According to that, you can establish a nice analogy from some tautologies in propositional logic and basic laws in set theory. For instance, the commutative law for intersection $A \cap B = B \cap A$ corresponds to the tautology conjunction $(p \land q) \leftrightarrow (q \land p)$. This analogy can be made more precise if you look at the Boolean algebra of sets, see here for a very gentle introduction

But $\subseteq$ is not an operation on sets ($A \subseteq B$ is not a set), it is a binary relation on sets, as well as $=$. So, $A \subseteq B$ is a statement that can be true or false, not a set. It doesn't make sense to write something like $(A \subseteq B) \cap C$.

Thus, what you can do with your analogy is to see basic operations on sets as logical connectives, and the relations on sets $=$ and $\subseteq$ as the connectives $\leftrightarrow$ and $\to$. Hence, you can interpret any tautology in classical logic that fulfils the two conditions below:

1. there is only one occurrence of the connectives $\leftrightarrow$ and $\to$, and
2. this occurrence is the main connective of the tautology,

as a set theory law. The formula $(p \to q) \lor (q \to p)$ doesn't fulfill the two conditions above, this is the reason why you can't get the corresponding set theory law from it.

Answer 2

To get a precise analogy between propositional logic and the basic set theory operations, use the following correspondence $\sim$, where the variables $p$ and $q$ name propositions, the variables $P$ and $Q$ name subsets of some given set $U$ (the universe) and the notation $P^c$ means complementation with respect to the universe: $P^c = U \setminus P$.

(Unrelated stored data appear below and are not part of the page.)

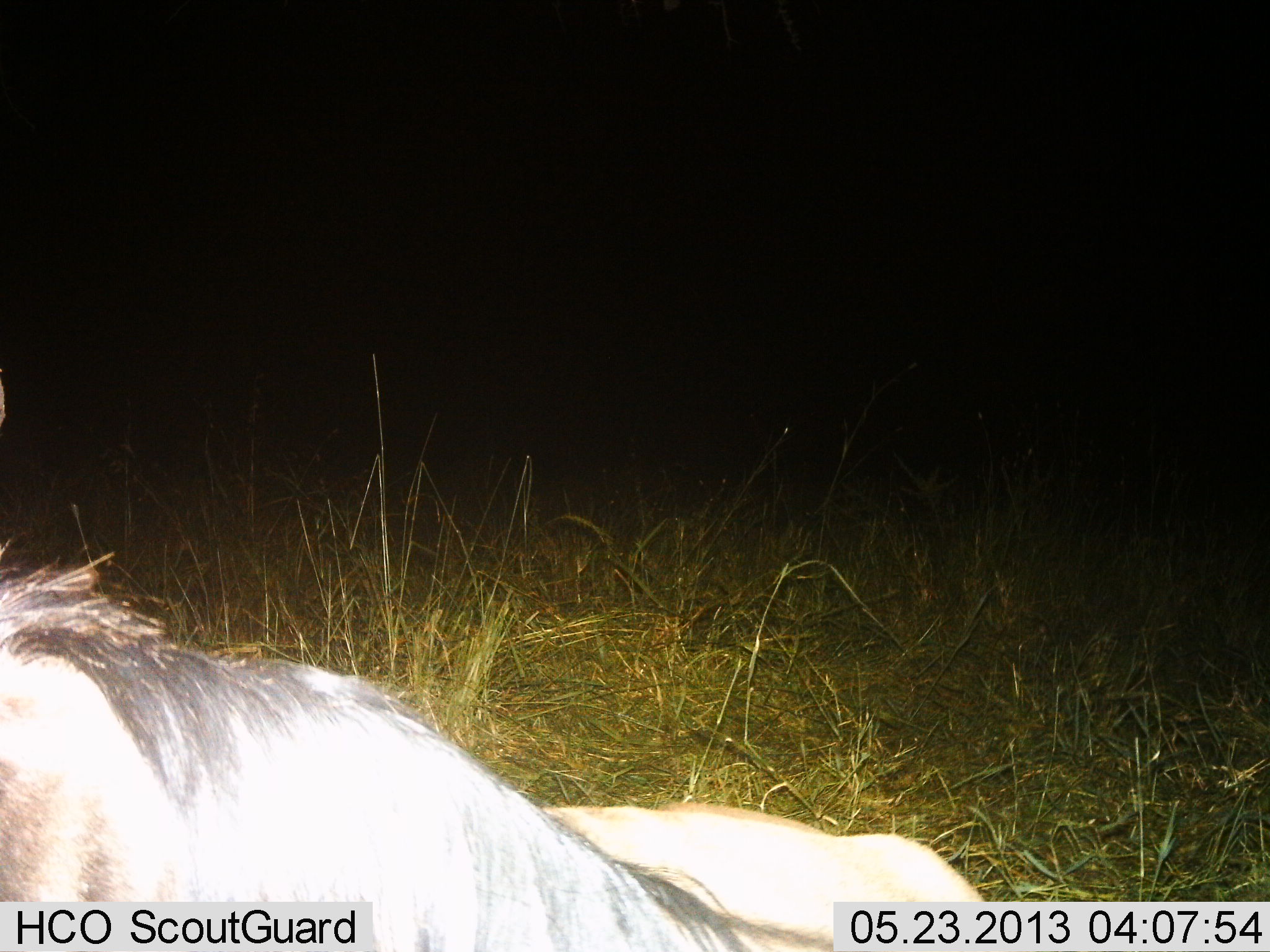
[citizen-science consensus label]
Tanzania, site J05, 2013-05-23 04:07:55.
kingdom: Animalia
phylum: Chordata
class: Mammalia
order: Artiodactyla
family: Bovidae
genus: Connochaetes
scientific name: Connochaetes taurinus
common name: blue wildebeest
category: wildebeest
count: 1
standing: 19%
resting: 69%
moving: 12%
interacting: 0%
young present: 0%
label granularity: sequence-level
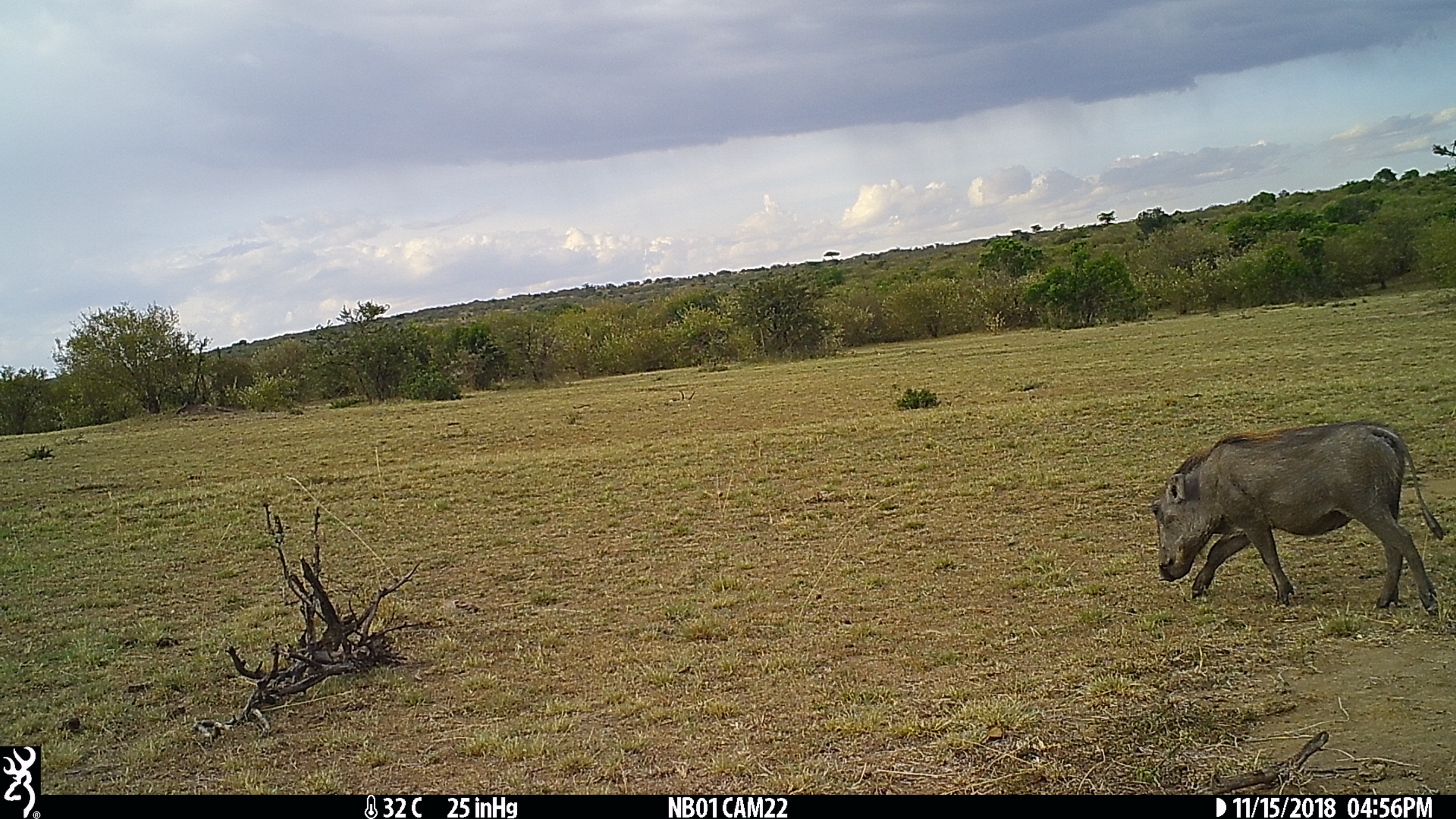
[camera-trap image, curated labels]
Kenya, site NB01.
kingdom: Animalia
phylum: Chordata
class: Mammalia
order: Artiodactyla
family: Suidae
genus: Phacochoerus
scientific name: Phacochoerus africanus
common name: common warthog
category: warthog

\begin{align*} \lnot p &\sim P^c\\ p \lor q &\sim P \cup Q\\ p \land q &\sim P \cap Q\\ p \to q &\sim P^c \cup Q \end{align*}

Under this correspondence a propositional tautology $t$ corresponds to a set expression $T$ which is equal to $U$ for any assignment of subsets of $U$ to the variables occurring in $T$. For example, the propositional tautology $p \lor \lnot p$ corresponds to the set expression $P \cup P^c$, which is equal to $U$ for any subset $P$ of $U$.

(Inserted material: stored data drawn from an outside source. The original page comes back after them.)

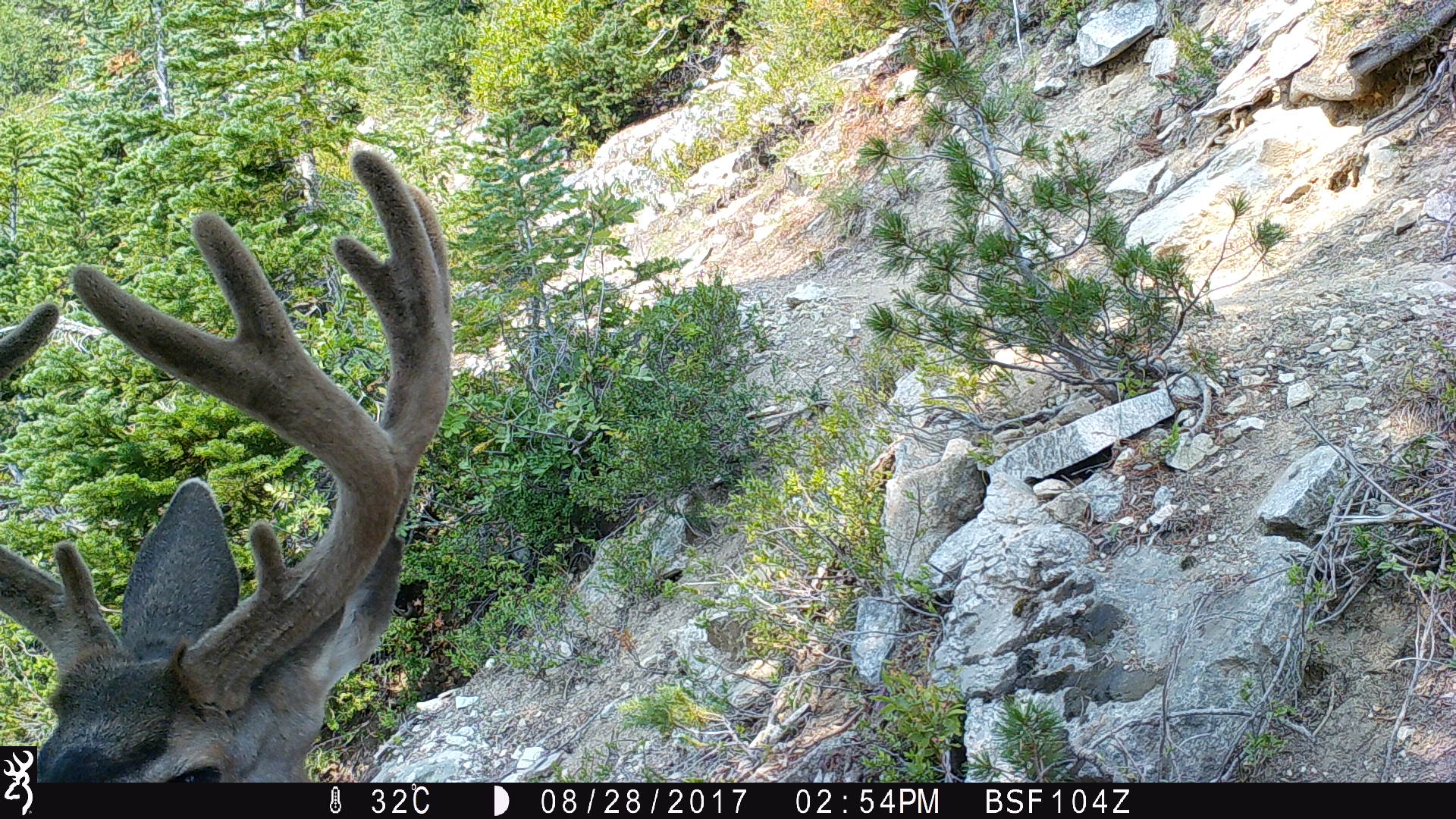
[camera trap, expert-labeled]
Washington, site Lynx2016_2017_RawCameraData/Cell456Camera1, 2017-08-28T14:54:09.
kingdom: Animalia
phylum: Chordata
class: Mammalia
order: Artiodactyla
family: Cervidae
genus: Odocoileus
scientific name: Odocoileus hemionus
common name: mule deer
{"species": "Odocoileus hemionus (mule deer)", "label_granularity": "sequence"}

Under this correspondence, your example works properly: $(p \to q) \lor (q \to p)$ corresponds to $(P^c \cup Q) \cup (Q^c \cup P)$, which is equal to $U$ for any choice of subsets $P$ and $Q$ of $U$.

This correspondence is essentially the semantics of propositional logic, in which we think of a proposition as denoting some set of situations in which that proposition holds (under some assignment of propositional variables to sets of situations). A tautology is a proposition which holds under all assignments.